Answer these questions using the Solaris TCP excerpt below:
1. For how long did the tests on tuned systems run?
2. Which tool proved invaluable for understanding the system's behavior?
3. Who is thanked for insights on TCP and Solaris?

▸ **Extract**
▬▬▬

So it's encouraging to see that the Solaris TCP architecture is flexible enough to offer good temporal guarantees (we had tests running for several days on tuned systems, sending data back and forth continuously with no noticeable outlier). The solution we present here would require changes to the Solaris kernel to allow the priority of the squeue worker threads to be tunable, either at boot time or ideally at runtime: the priority of the squeue worker threads will become a part of the RT application configuration and thus the user will want to be able to play with different values.

The Solaris TCP implementation is evolving with the introduction of virtualization support, so what I describe here may not apply to later Solaris versions.

Again Dtrace proved invaluable to help understand the system's behavior (with limited prior understanding of Solaris TCP implementation) even when we must get to the bottom of a single outlier in hour long runs.

Thanks to Erik for his priceless insights on TCP and Solaris.

▬▬▬

▸ **Extracted records**
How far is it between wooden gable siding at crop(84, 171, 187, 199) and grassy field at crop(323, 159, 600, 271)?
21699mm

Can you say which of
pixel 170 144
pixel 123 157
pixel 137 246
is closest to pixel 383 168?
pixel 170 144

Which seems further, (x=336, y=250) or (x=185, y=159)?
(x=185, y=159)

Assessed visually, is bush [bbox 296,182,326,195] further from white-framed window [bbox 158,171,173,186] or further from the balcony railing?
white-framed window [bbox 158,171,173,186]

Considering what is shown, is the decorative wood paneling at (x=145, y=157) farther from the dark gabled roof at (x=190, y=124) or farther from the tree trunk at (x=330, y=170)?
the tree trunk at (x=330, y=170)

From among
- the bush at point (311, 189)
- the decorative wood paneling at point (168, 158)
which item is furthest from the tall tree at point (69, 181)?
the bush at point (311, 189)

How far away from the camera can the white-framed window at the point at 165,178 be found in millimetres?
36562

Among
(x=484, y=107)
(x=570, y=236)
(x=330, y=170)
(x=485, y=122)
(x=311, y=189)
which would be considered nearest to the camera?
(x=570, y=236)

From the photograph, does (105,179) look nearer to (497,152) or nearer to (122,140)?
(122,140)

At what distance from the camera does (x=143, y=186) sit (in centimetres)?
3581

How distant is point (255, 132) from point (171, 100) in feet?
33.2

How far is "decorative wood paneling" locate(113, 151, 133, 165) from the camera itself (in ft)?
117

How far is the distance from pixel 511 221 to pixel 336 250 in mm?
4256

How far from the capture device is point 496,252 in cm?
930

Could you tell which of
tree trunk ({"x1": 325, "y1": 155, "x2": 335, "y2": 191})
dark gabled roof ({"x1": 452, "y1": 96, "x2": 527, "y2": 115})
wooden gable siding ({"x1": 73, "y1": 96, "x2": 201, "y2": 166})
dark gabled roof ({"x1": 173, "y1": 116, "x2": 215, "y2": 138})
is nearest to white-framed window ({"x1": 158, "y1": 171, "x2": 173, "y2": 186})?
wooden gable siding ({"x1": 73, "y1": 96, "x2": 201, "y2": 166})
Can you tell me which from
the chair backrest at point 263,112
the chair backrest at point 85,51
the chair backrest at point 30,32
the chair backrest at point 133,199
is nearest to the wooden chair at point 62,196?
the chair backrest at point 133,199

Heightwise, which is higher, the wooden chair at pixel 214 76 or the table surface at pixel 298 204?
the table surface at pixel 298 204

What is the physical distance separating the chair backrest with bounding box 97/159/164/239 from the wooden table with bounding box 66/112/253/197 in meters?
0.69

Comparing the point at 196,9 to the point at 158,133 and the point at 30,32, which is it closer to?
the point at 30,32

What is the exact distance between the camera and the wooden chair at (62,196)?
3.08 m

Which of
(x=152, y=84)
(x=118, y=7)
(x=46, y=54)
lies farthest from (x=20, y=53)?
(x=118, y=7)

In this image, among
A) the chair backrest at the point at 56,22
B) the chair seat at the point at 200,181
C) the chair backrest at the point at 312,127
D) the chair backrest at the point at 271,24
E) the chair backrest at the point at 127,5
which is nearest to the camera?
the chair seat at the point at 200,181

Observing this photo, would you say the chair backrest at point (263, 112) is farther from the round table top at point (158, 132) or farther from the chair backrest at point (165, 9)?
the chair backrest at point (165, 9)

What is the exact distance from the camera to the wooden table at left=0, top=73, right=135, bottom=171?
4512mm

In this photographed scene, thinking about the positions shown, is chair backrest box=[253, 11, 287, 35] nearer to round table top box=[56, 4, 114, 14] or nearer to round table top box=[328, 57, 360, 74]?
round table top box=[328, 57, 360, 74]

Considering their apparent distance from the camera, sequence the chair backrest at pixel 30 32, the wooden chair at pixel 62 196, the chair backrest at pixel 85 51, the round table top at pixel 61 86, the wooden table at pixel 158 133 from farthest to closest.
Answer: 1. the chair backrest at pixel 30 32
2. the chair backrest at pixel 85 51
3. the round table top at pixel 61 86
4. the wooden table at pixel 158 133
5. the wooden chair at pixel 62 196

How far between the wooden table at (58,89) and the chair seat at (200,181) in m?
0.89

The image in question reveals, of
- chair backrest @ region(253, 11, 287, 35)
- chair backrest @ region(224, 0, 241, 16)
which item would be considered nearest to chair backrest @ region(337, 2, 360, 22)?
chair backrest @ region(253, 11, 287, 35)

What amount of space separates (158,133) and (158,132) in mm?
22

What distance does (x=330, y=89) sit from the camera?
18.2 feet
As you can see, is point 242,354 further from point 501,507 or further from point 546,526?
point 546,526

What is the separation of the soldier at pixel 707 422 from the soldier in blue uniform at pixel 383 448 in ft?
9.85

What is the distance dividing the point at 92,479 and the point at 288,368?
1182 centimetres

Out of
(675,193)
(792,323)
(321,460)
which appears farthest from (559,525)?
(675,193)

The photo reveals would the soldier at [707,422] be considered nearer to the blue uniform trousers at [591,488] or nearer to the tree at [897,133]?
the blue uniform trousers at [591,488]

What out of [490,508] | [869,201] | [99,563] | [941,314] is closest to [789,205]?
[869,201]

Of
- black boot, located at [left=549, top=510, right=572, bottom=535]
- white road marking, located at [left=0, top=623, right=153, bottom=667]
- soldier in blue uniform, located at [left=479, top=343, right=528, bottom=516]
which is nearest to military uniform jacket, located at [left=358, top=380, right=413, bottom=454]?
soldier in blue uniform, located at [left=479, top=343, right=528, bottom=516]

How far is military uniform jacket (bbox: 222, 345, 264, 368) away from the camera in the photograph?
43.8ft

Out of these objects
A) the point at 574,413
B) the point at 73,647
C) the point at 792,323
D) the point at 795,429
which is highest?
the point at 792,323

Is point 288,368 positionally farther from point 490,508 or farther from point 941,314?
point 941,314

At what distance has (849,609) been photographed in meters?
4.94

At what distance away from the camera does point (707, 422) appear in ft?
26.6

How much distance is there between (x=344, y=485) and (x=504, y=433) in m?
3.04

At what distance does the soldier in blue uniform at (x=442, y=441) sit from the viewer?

▬▬▬

▸ **Solution**
1. Several days.
2. Dtrace.
3. Erik.